Antonella Bonanni, Cognizant’s chief marketing officer for the Americas, said the event’s vision matches the mission of the company, which has made bringing more women into the tech community a primary focus.

Antonella Bonanni. (Cognizant)

“We have made an aggressive commitment to helping our women associates not just succeed, but flourish,” she told ROI-NJ last month.

Marcoux Samaan said so many other companies are following — and she feels the payoff will come in ways other than just titles and sponsorship dollars.

“Sports provide great gains for everyone, but particularly for girls,” she said. “If you really project out what girls learn from playing sports, you’ll see it will transform their careers. It’s not just their happiness and growth as a kid, but it will take them to the next level of their life.

“I think the statistic is 95% of female C-suite executives played sports. That’s gigantic. We think it’s our responsibility at the LPGA to dig in on the grassroots level and grow the game, grow the opportunities and make that happen.”

It’s everything Marcoux Samaan dared to dream about when she was a two-sport star at Princeton in the late 1980s. She’s happy to see the new reality — and eager to help it continue.

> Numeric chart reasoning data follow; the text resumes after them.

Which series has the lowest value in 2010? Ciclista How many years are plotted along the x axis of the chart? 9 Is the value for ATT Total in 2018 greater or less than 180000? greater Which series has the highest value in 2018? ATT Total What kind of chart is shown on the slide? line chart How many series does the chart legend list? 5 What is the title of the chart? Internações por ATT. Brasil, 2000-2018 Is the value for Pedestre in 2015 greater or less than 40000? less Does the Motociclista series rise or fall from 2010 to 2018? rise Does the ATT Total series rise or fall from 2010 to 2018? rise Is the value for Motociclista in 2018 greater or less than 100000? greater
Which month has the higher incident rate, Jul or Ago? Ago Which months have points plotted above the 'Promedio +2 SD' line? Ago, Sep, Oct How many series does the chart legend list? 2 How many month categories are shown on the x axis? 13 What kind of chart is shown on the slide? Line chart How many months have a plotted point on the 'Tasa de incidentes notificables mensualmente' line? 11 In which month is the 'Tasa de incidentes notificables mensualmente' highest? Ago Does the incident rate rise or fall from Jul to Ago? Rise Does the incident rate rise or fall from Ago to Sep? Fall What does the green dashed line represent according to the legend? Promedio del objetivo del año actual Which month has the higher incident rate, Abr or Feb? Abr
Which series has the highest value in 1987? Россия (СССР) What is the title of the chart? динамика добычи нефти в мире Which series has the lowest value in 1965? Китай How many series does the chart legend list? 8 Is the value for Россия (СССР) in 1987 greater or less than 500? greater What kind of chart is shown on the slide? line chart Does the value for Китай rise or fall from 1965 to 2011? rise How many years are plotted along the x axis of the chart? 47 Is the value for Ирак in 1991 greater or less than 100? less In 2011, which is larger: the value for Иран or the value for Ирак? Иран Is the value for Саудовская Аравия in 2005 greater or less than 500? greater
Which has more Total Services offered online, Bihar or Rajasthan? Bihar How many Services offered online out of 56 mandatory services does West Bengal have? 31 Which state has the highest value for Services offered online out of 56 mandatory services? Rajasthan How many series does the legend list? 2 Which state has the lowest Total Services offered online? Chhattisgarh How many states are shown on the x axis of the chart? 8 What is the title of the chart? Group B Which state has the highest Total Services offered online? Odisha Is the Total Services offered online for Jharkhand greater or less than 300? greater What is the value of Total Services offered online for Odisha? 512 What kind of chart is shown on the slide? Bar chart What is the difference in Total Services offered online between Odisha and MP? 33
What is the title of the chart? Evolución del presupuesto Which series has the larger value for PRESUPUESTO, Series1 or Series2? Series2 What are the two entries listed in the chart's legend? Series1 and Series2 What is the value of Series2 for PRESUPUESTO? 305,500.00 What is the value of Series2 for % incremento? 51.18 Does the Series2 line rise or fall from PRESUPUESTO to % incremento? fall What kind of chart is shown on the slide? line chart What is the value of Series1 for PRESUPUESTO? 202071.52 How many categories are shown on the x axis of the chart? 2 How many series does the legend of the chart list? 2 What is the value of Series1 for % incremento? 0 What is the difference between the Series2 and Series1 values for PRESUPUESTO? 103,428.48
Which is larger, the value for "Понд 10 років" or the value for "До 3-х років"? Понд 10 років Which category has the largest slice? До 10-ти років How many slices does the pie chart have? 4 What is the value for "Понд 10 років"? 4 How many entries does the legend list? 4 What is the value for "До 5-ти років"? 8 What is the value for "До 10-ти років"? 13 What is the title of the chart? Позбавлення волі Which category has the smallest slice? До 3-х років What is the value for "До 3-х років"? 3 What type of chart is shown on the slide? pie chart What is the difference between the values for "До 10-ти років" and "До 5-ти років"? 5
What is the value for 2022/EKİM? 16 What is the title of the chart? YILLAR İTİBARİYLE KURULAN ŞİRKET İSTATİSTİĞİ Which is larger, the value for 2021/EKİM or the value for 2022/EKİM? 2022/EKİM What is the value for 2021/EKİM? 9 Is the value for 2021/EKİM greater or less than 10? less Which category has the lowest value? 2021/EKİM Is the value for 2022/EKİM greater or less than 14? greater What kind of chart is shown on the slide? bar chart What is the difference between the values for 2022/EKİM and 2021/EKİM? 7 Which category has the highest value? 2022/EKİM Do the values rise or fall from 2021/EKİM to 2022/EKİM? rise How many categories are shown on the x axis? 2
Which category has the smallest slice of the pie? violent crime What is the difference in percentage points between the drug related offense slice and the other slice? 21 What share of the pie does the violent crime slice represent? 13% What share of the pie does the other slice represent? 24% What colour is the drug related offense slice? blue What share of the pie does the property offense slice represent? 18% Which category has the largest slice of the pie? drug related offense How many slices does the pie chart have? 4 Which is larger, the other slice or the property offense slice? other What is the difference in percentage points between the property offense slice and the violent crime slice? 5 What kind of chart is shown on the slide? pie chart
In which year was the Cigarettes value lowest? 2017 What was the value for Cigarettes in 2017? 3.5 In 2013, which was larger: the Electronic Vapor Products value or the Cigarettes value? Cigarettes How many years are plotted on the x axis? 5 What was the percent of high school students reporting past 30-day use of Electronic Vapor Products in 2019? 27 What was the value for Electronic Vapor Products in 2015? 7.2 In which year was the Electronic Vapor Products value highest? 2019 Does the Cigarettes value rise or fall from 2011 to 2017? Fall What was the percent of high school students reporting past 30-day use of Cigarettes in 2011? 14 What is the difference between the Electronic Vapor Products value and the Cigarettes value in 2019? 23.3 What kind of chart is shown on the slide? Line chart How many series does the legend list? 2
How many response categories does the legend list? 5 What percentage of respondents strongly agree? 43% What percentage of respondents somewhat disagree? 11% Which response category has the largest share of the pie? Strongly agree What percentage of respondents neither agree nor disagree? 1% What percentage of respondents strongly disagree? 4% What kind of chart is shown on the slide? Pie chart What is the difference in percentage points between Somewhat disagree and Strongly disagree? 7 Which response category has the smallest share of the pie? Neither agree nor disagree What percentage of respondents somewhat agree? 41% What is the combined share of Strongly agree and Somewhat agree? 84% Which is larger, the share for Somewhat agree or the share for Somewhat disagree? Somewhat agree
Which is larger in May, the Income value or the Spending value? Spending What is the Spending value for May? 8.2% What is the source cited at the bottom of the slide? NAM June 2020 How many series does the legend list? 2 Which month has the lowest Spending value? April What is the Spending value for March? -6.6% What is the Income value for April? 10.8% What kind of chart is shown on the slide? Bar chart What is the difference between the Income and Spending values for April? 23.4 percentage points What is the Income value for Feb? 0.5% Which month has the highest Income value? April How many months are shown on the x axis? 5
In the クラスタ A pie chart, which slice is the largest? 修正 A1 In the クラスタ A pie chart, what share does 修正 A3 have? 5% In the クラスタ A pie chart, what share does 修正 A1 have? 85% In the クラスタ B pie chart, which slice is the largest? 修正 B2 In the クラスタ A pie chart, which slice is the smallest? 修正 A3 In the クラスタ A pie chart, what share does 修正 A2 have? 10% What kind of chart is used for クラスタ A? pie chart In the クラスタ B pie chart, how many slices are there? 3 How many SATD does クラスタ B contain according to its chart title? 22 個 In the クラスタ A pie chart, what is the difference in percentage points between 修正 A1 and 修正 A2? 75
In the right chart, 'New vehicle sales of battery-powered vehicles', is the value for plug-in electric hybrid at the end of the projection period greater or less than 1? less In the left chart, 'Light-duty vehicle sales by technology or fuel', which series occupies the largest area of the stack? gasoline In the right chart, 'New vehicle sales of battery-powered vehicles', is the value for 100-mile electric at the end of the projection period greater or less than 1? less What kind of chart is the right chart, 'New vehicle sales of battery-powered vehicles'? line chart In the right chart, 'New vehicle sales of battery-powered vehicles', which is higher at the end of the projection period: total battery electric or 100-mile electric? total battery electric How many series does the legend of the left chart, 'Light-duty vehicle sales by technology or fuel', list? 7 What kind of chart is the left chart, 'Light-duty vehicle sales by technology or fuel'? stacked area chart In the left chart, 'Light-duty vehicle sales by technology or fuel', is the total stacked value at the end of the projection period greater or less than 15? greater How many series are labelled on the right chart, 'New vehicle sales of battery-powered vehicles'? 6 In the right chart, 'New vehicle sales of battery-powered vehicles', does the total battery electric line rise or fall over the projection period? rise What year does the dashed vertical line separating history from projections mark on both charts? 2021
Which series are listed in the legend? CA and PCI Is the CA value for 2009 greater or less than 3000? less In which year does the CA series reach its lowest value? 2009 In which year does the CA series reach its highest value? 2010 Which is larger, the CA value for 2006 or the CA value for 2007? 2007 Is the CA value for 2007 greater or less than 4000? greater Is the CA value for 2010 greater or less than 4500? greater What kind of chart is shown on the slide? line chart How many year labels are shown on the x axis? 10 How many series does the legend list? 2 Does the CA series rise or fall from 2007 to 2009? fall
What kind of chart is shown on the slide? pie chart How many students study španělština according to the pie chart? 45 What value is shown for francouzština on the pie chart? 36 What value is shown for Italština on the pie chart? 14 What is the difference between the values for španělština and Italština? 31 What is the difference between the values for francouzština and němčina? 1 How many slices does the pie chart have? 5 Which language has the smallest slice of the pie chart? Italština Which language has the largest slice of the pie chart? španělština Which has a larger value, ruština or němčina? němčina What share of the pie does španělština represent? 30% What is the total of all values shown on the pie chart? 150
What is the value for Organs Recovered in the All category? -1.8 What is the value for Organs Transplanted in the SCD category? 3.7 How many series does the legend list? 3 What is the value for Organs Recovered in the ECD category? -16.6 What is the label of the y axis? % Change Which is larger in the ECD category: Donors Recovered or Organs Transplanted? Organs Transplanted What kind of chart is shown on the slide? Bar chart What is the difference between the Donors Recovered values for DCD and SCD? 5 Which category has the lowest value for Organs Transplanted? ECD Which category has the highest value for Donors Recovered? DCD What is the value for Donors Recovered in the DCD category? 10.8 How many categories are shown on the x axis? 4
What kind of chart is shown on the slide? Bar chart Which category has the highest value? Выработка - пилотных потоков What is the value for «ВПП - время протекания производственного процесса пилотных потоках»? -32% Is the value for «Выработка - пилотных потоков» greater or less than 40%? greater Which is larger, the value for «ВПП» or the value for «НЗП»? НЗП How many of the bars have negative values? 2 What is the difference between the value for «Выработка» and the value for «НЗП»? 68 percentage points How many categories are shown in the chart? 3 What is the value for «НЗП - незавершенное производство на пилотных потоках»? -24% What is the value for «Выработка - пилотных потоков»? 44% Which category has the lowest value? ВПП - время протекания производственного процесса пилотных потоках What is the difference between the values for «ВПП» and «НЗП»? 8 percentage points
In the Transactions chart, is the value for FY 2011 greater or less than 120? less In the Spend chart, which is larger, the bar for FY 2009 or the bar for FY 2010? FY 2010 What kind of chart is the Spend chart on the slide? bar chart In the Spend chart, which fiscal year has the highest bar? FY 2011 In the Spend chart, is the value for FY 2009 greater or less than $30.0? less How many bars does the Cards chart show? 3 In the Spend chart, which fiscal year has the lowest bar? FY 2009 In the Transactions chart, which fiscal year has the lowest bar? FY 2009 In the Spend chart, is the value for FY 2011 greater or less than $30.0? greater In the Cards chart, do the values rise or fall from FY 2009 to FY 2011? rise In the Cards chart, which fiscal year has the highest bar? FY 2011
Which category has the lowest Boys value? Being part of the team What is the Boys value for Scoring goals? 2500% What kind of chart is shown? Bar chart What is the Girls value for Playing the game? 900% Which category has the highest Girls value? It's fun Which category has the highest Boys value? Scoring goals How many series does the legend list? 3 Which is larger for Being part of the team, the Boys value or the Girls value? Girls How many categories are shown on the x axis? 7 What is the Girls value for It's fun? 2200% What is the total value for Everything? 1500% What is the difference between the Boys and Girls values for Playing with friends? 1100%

“It’s been a mindset shift more than anything else,” she said. “We’re seeing it everywhere.

“We’re seeing that, if you put the NCAA Tournament on in good times with good promotion and good marketing, people will watch it, will follow it and be super-energized by it. That’s what we’re capitalizing on.”

Bonanni said Cognizant is all-in.

“We were looking for an organization that was putting in the same time and resources to help increase opportunities for women — that’s what the LPGA is all about,” she said. “Everything about the LPGA was a perfect fit because of its commitment to leveling the playing field for women and fighting for them to get the same opportunities and recognition as their male counterparts.

“It really was synergistic in terms of what we want to achieve as a company in terms of our commitment to diversity, inclusion, specifically when it comes to women’s issues.”